* **WRITTEN INSTRUCTION**: Without altering anything, repeat each of the records.

--- begin DATA TO USE ---

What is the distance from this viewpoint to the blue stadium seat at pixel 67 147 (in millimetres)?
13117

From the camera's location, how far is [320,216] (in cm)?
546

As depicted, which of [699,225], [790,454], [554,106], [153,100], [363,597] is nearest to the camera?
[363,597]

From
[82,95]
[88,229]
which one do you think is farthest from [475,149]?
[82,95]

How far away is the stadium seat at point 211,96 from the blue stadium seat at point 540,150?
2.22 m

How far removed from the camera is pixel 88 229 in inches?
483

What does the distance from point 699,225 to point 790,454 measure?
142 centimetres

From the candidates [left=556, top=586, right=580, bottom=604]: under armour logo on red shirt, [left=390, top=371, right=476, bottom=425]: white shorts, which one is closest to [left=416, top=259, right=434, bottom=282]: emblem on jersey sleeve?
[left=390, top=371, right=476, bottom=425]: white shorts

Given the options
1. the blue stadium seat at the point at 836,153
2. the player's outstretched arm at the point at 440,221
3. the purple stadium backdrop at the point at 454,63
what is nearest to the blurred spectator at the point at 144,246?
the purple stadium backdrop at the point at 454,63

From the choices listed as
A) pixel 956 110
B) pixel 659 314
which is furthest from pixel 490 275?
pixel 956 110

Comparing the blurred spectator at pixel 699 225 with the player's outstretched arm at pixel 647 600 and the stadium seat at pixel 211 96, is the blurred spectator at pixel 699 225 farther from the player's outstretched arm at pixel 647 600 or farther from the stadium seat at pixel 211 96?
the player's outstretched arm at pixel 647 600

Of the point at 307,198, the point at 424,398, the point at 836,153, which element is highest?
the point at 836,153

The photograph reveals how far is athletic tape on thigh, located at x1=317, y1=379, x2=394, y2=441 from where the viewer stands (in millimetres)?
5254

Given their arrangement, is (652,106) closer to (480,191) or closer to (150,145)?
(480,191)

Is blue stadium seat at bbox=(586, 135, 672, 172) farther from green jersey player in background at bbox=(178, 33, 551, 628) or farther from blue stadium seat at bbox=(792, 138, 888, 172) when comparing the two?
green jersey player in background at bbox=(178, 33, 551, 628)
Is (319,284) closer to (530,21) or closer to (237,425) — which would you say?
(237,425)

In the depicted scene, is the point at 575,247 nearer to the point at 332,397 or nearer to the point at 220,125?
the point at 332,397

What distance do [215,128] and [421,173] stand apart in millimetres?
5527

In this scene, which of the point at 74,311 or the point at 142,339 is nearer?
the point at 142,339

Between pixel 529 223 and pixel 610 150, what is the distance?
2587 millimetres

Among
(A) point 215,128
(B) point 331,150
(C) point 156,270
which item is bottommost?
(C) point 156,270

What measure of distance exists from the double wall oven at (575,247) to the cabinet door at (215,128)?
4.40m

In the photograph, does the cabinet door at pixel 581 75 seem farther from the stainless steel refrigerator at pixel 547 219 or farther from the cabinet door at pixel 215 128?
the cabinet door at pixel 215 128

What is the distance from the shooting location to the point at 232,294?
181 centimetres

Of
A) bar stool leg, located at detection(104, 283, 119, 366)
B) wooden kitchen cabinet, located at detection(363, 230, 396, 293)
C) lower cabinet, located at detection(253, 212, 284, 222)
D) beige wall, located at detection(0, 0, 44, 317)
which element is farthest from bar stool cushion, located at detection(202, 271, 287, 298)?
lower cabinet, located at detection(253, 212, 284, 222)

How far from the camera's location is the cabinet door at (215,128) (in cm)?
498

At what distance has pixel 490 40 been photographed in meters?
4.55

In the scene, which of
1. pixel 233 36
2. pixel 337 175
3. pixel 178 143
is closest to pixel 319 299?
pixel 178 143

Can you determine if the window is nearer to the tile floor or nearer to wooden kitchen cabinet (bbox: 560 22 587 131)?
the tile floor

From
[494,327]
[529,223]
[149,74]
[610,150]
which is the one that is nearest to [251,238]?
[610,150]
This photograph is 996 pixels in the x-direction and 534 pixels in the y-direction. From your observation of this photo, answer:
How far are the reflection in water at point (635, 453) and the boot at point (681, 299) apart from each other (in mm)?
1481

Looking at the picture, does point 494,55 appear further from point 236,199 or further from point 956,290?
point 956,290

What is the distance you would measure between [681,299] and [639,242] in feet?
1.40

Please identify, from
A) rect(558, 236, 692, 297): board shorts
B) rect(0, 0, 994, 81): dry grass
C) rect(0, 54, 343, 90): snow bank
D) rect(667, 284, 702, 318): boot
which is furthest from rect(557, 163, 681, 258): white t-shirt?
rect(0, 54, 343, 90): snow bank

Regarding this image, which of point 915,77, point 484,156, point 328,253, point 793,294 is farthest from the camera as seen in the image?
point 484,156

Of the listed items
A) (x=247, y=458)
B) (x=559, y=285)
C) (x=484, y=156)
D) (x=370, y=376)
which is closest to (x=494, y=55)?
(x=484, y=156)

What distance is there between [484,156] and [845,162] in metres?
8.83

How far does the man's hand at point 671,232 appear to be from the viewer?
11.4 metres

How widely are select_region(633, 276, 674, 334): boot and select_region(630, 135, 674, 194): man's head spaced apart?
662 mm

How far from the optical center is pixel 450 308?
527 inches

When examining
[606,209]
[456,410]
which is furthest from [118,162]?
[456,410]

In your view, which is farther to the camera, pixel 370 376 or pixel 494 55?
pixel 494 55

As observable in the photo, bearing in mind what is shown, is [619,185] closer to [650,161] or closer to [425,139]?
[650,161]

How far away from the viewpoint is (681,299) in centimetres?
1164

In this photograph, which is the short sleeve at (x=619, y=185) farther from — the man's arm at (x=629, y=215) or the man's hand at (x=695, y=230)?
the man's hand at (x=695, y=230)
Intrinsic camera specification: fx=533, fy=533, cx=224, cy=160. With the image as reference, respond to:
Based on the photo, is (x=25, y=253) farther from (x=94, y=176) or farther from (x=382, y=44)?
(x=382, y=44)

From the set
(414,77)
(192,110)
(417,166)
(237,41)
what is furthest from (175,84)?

--- end DATA TO USE ---

* **RESULT OF THE TASK**:
What is the distance from this viewpoint to the blue stadium seat at pixel 67 147 (in millimetres)?
13117

From the camera's location, how far is [320,216] (in cm)?
546

As depicted, which of [699,225], [790,454], [554,106], [153,100], [363,597] is nearest to the camera?
[363,597]

From
[82,95]
[88,229]
which one do you think is farthest from [475,149]?
[82,95]

How far away is the stadium seat at point 211,96 from the blue stadium seat at point 540,150?
2.22 m

How far removed from the camera is pixel 88 229 in inches?
483

What does the distance from point 699,225 to point 790,454 measure?
142 centimetres

From the candidates [left=556, top=586, right=580, bottom=604]: under armour logo on red shirt, [left=390, top=371, right=476, bottom=425]: white shorts, which one is closest to [left=416, top=259, right=434, bottom=282]: emblem on jersey sleeve?
[left=390, top=371, right=476, bottom=425]: white shorts

Given the options
1. the blue stadium seat at the point at 836,153
2. the player's outstretched arm at the point at 440,221
3. the purple stadium backdrop at the point at 454,63
what is nearest to the blurred spectator at the point at 144,246?
the purple stadium backdrop at the point at 454,63

From the choices listed as
A) pixel 956 110
B) pixel 659 314
which is furthest from pixel 490 275?
pixel 956 110

Comparing the blurred spectator at pixel 699 225 with the player's outstretched arm at pixel 647 600 and the stadium seat at pixel 211 96, is the blurred spectator at pixel 699 225 farther from the player's outstretched arm at pixel 647 600 or farther from the stadium seat at pixel 211 96?
the player's outstretched arm at pixel 647 600

Of the point at 307,198, the point at 424,398, the point at 836,153, which element is highest?
the point at 836,153

The photograph reveals how far is athletic tape on thigh, located at x1=317, y1=379, x2=394, y2=441 from where the viewer stands (in millimetres)?
5254

Given their arrangement, is (652,106) closer to (480,191) or closer to (150,145)?
(480,191)

Is blue stadium seat at bbox=(586, 135, 672, 172) farther from green jersey player in background at bbox=(178, 33, 551, 628) or farther from blue stadium seat at bbox=(792, 138, 888, 172) when comparing the two?
green jersey player in background at bbox=(178, 33, 551, 628)
Is (319,284) closer to (530,21) or closer to (237,425) — which would you say?
(237,425)

In the depicted scene, is the point at 575,247 nearer to the point at 332,397 or nearer to the point at 220,125?
the point at 332,397

What distance do [215,128] and [421,173] stand apart in millimetres?
5527

In this scene, which of the point at 74,311 or the point at 142,339 is nearer?
the point at 142,339

Between pixel 529 223 and pixel 610 150, what is the distance?
2587 millimetres

Among
(A) point 215,128
(B) point 331,150
(C) point 156,270
which item is bottommost?
(C) point 156,270

What measure of distance exists from the double wall oven at (575,247) to the cabinet door at (215,128)?
4.40m

In the photograph, does the cabinet door at pixel 581 75 seem farther from the stainless steel refrigerator at pixel 547 219 or farther from the cabinet door at pixel 215 128?
the cabinet door at pixel 215 128

What is the distance from the shooting location to the point at 232,294?
181 centimetres

Of
A) bar stool leg, located at detection(104, 283, 119, 366)
B) wooden kitchen cabinet, located at detection(363, 230, 396, 293)
C) lower cabinet, located at detection(253, 212, 284, 222)
D) beige wall, located at detection(0, 0, 44, 317)
which element is farthest from bar stool cushion, located at detection(202, 271, 287, 298)?
lower cabinet, located at detection(253, 212, 284, 222)

How far from the camera's location is the cabinet door at (215,128) (in cm)?
498

At what distance has pixel 490 40 been photographed in meters?
4.55

In the scene, which of
1. pixel 233 36
2. pixel 337 175
3. pixel 178 143
is closest to pixel 319 299?
pixel 178 143

Can you determine if the window is nearer to the tile floor or nearer to wooden kitchen cabinet (bbox: 560 22 587 131)?
the tile floor

From
[494,327]
[529,223]
[149,74]
[610,150]
which is the one that is nearest to [251,238]?
[610,150]
This photograph is 996 pixels in the x-direction and 534 pixels in the y-direction. From your observation of this photo, answer:
How far are the reflection in water at point (635, 453) and the boot at point (681, 299) apart from each other (in mm)?
1481

Looking at the picture, does point 494,55 appear further from point 236,199 or further from point 956,290?
point 956,290

What is the distance you would measure between [681,299] and [639,242] in feet?
1.40

Please identify, from
A) rect(558, 236, 692, 297): board shorts
B) rect(0, 0, 994, 81): dry grass
C) rect(0, 54, 343, 90): snow bank
D) rect(667, 284, 702, 318): boot
which is furthest from rect(557, 163, 681, 258): white t-shirt?
rect(0, 54, 343, 90): snow bank

Regarding this image, which of point 915,77, point 484,156, point 328,253, point 793,294 is farthest from the camera as seen in the image?
point 484,156

Of the listed items
A) (x=247, y=458)
B) (x=559, y=285)
C) (x=484, y=156)
D) (x=370, y=376)
which is closest to (x=494, y=55)?
(x=484, y=156)

What distance is there between [484,156] and [845,162] in metres?
8.83

How far does the man's hand at point 671,232 appear to be from the viewer?
11.4 metres

How widely are select_region(633, 276, 674, 334): boot and select_region(630, 135, 674, 194): man's head spaced apart?
662 mm

How far from the optical center is pixel 450 308?
527 inches

When examining
[606,209]
[456,410]
which is furthest from [118,162]?
[456,410]

In your view, which is farther to the camera, pixel 370 376 or pixel 494 55?
pixel 494 55

As observable in the photo, bearing in mind what is shown, is [619,185] closer to [650,161] or closer to [425,139]?
[650,161]

How far away from the viewpoint is (681,299) in centimetres?
1164

In this photograph, which is the short sleeve at (x=619, y=185) farther from — the man's arm at (x=629, y=215) or the man's hand at (x=695, y=230)?
the man's hand at (x=695, y=230)
Intrinsic camera specification: fx=533, fy=533, cx=224, cy=160. With the image as reference, respond to:
Based on the photo, is (x=25, y=253) farther from (x=94, y=176) or farther from (x=382, y=44)?
(x=382, y=44)

From the set
(414,77)
(192,110)
(417,166)
(237,41)
what is furthest from (175,84)?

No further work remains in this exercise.